» **Text under study**:
::::::::::
In its history, Mono Foma was graced by the likes of Björk, the Icelandic vanguard of pop, and Laurie Anderson, the mastermind of experimental art and music, David Byrne and Philip Glass. Wire and Cale. The Saints and St. Vincent. Dresden Dolls and Dan Deacon. Sun Ra and Neneh Cherry. Kate Miller-Heidke and Vieux Farka Touré. These luminaries, along with trailblazers like the Venezuelan electronic prodigy Arca, etched Mono Foma’s name in the annals of pioneering festivals.

Thank you David Walsh and all involved for a beautiful journey.

Mono Foma Festival Website

Sun Sets on MOFO

DAVID WALSH – 5TH APRIL 2024

At Mona Foma—Mofo—at the Peacock Theatre, we joined the Zen Circus, and Italian punk came to live, rent free, in my head.

In 2023 Peaches turned us all on with her sexy songs, but the thing that turned me on the most was the sign language interpreter signing ‘peg’.

Guy Ben-Ary in 2017, wiring living neurons to speakers and cajoling them to scream. Gotye playing the ondioline. Robin Fox’s beacons. David Byrne and Philip Glass. Wire and Cale. The Saints and St. Vincent. Dresden Dolls and Dan Deacon. Sun Ra and Neneh Cherry. Kate Miller-Heidke and Vieux Farka Touré.

And the finches playing guitar. From Here to Ear. That was the first one, in 2009. We bought that work, but we’ve never shown it again. It was too much the first time.

Mona Foma took us around the world. But it ends here. Maybe the end started at Covid. Maybe it’s because the last festival was a poorly attended artistic triumph. But those aren’t the reasons I killed it.

I know that we live for experience but, more and more, I seek permanence, a symbolic immortality. At Mona, I’m building this big thing, hopefully it’ll be a good thing, but it’s a costly thing. I’m addicted to building, and my addiction got out of hand. Some things have to go before I’m too far gone.

Mona Foma is one of those things. It’s been magical, but the spell has worn off. Only these words, from Kurt Vonnegut’s Cat’s Cradle, remain: ‘Live by the Foma that makes you brave and kind and healthy and happy.’

Gratitude to all of you that came. And to those who didn’t, a silver lining: you’ll no longer suffer from FOMO for FOMA. And anyway, repetition is regimentation. And regimentation is ridiculous.

Greatest gratitude to those who helped put it together. I hope it was as good for you as it was for me.
::::::::::
» **Material provided**:
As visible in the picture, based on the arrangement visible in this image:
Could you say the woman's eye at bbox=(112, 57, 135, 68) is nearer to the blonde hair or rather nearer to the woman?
::::::::::
» **Exercise instructions**:
A) List every year that appears in the text on Mona Foma's end.
B) Answer these questions from the text on Mona Foma's end.
(i) What instrument did Gotye play?
(ii) What is the title of the work with finches playing guitar?
(iii) Which book are the closing quoted words taken from?

» **Solutions to the problems**:
A) 2024, 2023, 2017, 2009

B)
(i) The ondioline
(ii) From Here to Ear
(iii) Kurt Vonnegut's Cat's Cradle